• Stated goal 1
Answer these questions using the Taylor bubble simulation text below:
(a) What diameter does the simulated vertical pipe have?
(b) At what value is the initial length of the Taylor bubble set?
(c) What kind of formulation is adopted to model the rise of the long gas bubble?
• Stated goal 2
Carry on the Taylor bubble simulation text below from the point where it stops.

• Source
In the present work, the rise of a single Taylor bubble in a vertical tube filled with a shear thinning liquid is numerically simulated. As the physical domain of the problem, a vertical pipe with the diameter of (D = 0.032 m) and the length of (L = 11D) is considered. The length of pipe is chosen large enough so that the motion of a single Taylor bubble was not affected by the liquid inflow and outflow boundary conditions. Moreover, to control the computational cost, the problem is solved within a moving frame of reference attached to the bubble nose. In the moving frame of reference, the boundary conditions and the initial bubble shape is depicted in Fig. 1. As the initial shape of the gas bubble, a hemisphere attached to a vertical cylinder with the same diameter is used and the initial length of Taylor bubble is set at (3D). 2D axisymmetric and 3D simulations are performed to track the motion and deformation of a Taylor bubble rising through a non-Newtonian liquid and ultimately resolve the liquid flow field around the bubble nose and trailing edge.

Fig. 1

The computational domain with relevant boundary conditions. (Z and Z* are measured from the bubble nose and the bubble tail respectively)

2.2 Governing equations

To model the rise of a long gas bubble in a shear thinning liquid, a one-fluid formulation is adapted here in which a single set of governing equations is solved for both liquid and gaseous phases as follows [28, 29],

$$ \frac{\partial \rho }{\partial t} + \nabla \cdot \left( {\rho {\mathbf{u}}} \right) = 0 $$

(1a)

• Data section
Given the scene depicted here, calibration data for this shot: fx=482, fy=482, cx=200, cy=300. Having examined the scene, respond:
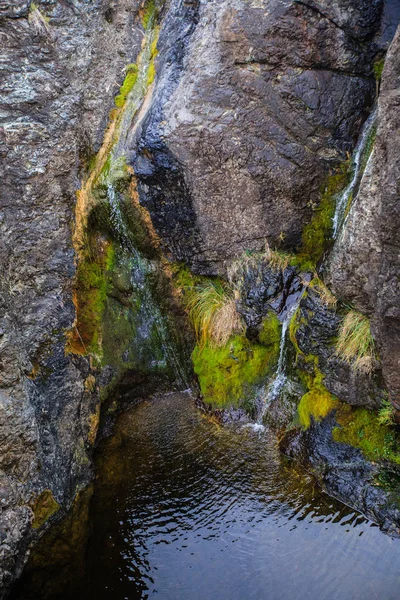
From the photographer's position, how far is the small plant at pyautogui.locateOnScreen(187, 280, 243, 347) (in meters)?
6.43

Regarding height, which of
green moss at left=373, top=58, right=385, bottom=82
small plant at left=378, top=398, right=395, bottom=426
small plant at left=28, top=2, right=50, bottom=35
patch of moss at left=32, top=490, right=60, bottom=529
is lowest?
patch of moss at left=32, top=490, right=60, bottom=529

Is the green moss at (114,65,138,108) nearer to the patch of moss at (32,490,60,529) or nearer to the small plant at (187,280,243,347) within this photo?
the small plant at (187,280,243,347)

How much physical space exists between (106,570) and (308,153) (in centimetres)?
504

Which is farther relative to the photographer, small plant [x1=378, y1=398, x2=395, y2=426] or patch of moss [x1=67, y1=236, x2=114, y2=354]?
patch of moss [x1=67, y1=236, x2=114, y2=354]

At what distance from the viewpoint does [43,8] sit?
6031 mm

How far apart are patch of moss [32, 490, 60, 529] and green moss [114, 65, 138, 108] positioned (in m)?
5.04

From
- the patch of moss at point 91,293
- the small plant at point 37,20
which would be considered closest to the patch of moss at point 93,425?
the patch of moss at point 91,293

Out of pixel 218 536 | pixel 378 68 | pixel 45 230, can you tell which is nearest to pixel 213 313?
pixel 45 230

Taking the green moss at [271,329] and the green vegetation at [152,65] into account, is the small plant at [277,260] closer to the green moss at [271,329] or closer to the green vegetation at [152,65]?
the green moss at [271,329]

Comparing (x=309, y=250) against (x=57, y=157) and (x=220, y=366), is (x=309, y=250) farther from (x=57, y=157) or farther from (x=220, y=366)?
Result: (x=57, y=157)

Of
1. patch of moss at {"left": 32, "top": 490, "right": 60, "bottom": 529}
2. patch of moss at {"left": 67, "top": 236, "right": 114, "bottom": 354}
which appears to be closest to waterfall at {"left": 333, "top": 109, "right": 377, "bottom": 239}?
patch of moss at {"left": 67, "top": 236, "right": 114, "bottom": 354}

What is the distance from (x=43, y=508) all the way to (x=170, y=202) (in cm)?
379

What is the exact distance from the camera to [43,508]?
15.7ft

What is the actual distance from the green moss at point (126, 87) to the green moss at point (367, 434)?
4.96 m
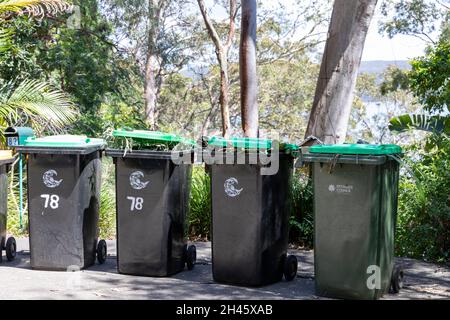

• Task response 1
(a) 0.032 m
(b) 3D
(c) A one-fluid formulation, in which a single set of governing equations is solved for both the liquid and gaseous phases

• Task response 2
$$ \frac{{\partial \left( {\rho {\mathbf{u}}} \right)}}{\partial t} + \nabla \cdot \left( {\rho {\mathbf{u}} \otimes {\mathbf{u}}} \right) = - \nabla P + \nabla \cdot \left[ {\mu \left( {\nabla {\mathbf{u}} + \nabla {\mathbf{u}}^{t} } \right)} \right] + \rho {\mathbf{g + f}}_{\text{I}} $$

(1b)

where (ρ, u, t and P) are density, velocity vector, time, and fluid pressure, respectively. Moreover, (f_I) is the source term accounting for the surface tension at the gas/liquid interface and μ is the apparent viscosity of the mixture and (g) is the gravitational vector. In the context of volume of fluid method (VOF), the effective properties of the two-phase gas/liquid mixture are calculated using the gas volume fraction (α) as [28],

$$ \rho = \alpha \rho_{g} + \left( {1 - \alpha } \right)\rho_{l} $$

(2a)

$$ \mu = \alpha \mu_{g} + \left( {1 - \alpha } \right)\mu_{l} $$

(2b)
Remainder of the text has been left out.